> WHAT TO WORK ON:
Could you copy every line of the data that contains the word "field"?

> LISTED RECORDS:
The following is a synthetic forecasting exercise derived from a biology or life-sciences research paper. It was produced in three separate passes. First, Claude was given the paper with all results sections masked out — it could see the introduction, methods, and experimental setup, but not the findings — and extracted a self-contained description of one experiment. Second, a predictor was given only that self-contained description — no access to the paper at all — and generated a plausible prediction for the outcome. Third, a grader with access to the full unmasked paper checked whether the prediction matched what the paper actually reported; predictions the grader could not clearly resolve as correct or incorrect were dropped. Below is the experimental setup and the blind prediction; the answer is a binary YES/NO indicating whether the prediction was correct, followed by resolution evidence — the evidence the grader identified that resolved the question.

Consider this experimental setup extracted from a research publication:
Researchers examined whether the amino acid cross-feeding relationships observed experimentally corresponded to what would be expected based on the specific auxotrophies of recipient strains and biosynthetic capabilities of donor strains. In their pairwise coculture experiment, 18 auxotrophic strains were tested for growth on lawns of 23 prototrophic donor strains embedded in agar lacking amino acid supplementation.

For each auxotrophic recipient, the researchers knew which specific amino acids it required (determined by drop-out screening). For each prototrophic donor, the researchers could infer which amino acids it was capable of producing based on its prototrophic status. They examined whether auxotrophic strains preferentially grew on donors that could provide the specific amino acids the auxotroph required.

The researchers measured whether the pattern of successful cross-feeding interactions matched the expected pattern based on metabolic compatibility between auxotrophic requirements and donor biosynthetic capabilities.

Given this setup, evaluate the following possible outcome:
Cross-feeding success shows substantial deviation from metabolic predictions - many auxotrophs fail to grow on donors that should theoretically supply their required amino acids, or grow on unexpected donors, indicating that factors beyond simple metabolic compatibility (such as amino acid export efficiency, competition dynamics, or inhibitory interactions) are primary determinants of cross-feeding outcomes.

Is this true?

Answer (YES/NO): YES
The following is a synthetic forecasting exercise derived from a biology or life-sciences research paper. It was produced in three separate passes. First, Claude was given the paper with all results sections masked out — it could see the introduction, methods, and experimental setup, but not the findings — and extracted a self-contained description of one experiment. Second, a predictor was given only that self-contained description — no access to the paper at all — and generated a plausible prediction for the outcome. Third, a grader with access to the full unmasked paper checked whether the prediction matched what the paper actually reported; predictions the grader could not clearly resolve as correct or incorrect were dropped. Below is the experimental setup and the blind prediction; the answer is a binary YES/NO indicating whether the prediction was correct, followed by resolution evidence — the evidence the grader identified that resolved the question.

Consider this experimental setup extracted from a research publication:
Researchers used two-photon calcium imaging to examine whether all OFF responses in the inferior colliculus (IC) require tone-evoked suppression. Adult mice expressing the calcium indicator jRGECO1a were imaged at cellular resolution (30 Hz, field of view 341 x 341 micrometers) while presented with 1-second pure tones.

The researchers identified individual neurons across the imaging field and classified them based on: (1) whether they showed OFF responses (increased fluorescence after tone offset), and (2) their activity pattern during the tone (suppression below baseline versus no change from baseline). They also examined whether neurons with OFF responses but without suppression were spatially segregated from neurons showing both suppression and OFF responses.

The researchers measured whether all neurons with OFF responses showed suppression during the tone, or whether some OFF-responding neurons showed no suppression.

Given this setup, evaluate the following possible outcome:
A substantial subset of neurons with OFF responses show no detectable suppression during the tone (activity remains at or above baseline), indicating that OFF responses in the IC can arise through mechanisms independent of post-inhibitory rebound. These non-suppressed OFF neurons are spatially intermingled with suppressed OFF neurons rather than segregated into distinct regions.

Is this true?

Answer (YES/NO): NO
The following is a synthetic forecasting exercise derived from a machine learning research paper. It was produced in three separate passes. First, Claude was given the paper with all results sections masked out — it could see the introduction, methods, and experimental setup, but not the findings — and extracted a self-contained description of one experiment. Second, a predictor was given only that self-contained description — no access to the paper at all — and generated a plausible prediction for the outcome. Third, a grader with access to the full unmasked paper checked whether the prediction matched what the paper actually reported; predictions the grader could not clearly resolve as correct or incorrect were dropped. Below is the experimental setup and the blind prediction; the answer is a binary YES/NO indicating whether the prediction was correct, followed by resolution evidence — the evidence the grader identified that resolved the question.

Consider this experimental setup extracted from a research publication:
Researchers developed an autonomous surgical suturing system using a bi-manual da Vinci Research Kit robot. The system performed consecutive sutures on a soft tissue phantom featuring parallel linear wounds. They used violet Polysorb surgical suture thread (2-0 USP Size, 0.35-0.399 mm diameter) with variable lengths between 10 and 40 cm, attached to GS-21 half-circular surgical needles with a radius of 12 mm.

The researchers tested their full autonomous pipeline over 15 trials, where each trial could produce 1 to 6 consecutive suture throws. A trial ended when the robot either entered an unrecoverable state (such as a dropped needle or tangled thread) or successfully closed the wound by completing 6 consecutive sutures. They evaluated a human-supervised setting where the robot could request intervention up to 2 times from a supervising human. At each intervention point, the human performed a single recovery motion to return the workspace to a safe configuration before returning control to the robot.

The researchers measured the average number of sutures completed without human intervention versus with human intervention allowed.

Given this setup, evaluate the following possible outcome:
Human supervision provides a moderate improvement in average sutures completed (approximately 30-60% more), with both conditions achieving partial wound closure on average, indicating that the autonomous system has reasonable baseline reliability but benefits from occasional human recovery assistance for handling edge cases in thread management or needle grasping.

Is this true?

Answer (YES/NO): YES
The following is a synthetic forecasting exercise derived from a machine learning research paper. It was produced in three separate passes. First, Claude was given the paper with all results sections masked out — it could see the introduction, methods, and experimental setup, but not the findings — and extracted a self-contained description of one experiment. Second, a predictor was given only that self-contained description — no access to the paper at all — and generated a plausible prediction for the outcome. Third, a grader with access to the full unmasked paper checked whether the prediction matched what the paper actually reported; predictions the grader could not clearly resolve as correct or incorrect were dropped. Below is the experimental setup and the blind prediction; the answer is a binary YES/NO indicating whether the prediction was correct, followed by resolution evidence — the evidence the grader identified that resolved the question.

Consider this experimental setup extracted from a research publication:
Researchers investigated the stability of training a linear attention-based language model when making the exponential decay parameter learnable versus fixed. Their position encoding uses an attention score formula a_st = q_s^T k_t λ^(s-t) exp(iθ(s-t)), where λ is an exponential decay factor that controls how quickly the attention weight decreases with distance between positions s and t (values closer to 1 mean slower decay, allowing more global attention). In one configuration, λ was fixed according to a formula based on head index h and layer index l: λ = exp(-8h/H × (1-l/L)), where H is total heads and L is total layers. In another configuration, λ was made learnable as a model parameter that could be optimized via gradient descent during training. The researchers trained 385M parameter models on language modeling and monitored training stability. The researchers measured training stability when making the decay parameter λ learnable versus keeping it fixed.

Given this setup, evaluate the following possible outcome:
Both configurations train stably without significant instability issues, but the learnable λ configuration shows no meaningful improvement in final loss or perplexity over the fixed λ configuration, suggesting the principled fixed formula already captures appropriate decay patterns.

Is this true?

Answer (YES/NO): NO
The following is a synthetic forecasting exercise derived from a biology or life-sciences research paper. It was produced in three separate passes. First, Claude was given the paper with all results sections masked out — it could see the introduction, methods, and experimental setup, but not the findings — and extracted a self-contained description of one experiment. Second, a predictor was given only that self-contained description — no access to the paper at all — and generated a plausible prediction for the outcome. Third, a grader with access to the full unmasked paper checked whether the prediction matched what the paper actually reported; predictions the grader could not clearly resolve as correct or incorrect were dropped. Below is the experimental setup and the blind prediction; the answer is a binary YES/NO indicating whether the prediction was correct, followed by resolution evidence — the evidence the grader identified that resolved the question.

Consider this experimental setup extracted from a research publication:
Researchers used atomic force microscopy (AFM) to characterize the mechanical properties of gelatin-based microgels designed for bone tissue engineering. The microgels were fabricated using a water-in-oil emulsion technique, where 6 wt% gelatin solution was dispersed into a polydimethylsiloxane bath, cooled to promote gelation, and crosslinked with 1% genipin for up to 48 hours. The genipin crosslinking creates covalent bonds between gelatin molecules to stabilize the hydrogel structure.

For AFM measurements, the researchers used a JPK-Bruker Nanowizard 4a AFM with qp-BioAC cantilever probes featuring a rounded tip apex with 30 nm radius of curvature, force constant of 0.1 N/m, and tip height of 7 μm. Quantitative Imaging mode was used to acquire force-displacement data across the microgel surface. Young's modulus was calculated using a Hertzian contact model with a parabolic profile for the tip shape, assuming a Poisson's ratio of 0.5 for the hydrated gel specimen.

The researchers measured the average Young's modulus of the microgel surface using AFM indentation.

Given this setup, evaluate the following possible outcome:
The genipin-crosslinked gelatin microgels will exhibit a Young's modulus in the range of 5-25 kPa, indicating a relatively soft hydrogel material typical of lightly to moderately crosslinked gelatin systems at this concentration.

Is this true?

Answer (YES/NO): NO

> RESPONSE TO THE EXERCISE:
Researchers used two-photon calcium imaging to examine whether all OFF responses in the inferior colliculus (IC) require tone-evoked suppression. Adult mice expressing the calcium indicator jRGECO1a were imaged at cellular resolution (30 Hz, field of view 341 x 341 micrometers) while presented with 1-second pure tones.
The researchers identified individual neurons across the imaging field and classified them based on: (1) whether they showed OFF responses (increased fluorescence after tone offset), and (2) their activity pattern during the tone (suppression below baseline versus no change from baseline). They also examined whether neurons with OFF responses but without suppression were spatially segregated from neurons showing both suppression and OFF responses.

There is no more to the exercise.